Records provided:

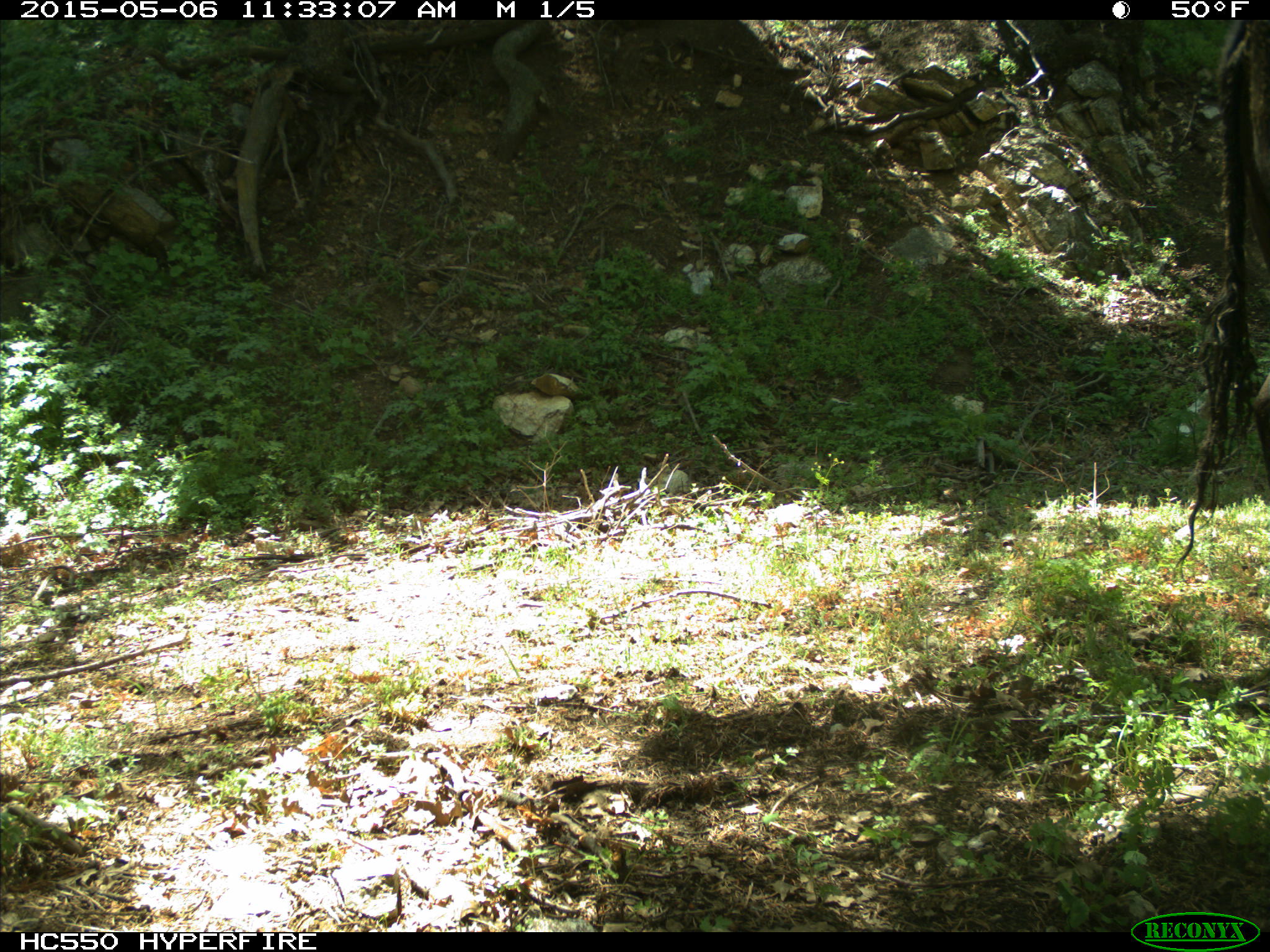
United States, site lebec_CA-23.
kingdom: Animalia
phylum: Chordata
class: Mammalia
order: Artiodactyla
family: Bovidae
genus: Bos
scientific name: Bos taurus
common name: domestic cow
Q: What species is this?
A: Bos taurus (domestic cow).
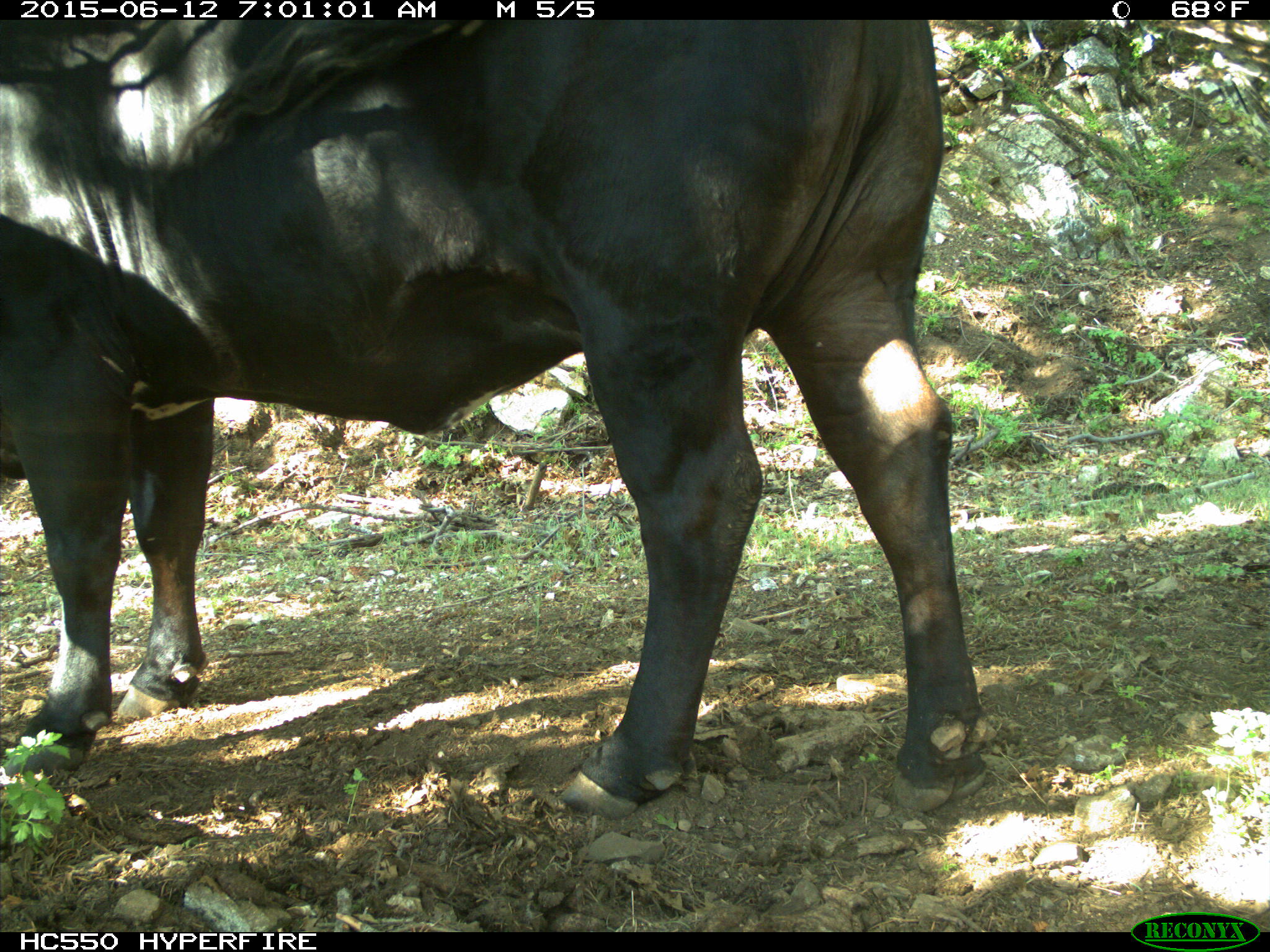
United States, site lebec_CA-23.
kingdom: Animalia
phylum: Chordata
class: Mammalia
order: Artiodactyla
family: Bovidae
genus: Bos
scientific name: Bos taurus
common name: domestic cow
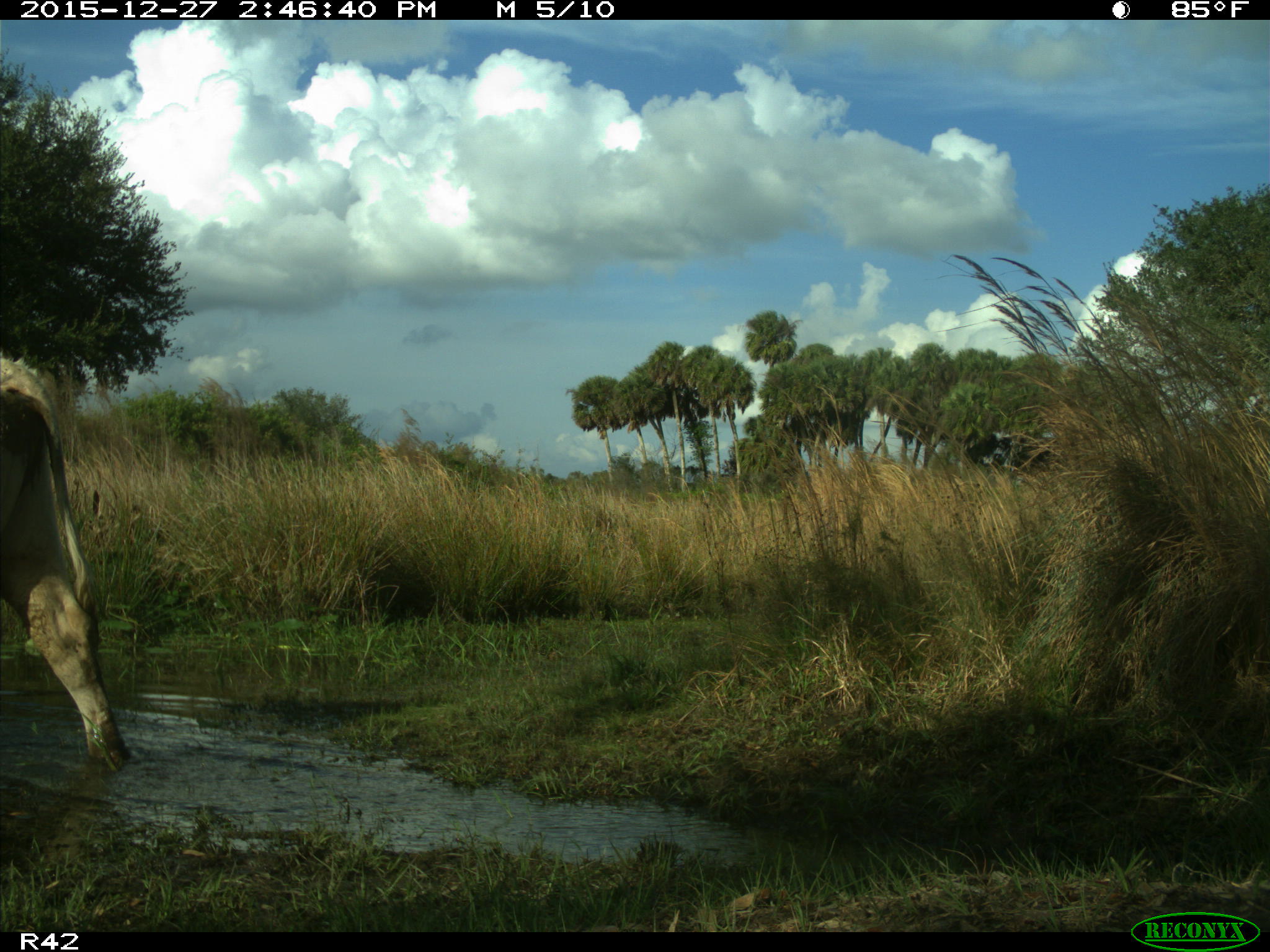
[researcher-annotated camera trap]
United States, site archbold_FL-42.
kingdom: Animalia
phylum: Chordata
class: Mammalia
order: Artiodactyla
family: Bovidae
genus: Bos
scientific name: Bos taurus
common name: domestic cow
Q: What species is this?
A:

Problem description: A word-for-word reprint of the listing above is needed, minus the pictures.

Written answer:
United States, site lebec_CA-23.
kingdom: Animalia
phylum: Chordata
class: Mammalia
order: Artiodactyla
family: Bovidae
genus: Bos
scientific name: Bos taurus
common name: domestic cow
Q: What species is this?
A: Bos taurus (domestic cow).
United States, site lebec_CA-23.
kingdom: Animalia
phylum: Chordata
class: Mammalia
order: Artiodactyla
family: Bovidae
genus: Bos
scientific name: Bos taurus
common name: domestic cow
[researcher-annotated camera trap]
United States, site archbold_FL-42.
kingdom: Animalia
phylum: Chordata
class: Mammalia
order: Artiodactyla
family: Bovidae
genus: Bos
scientific name: Bos taurus
common name: domestic cow
Q: What species is this?
A:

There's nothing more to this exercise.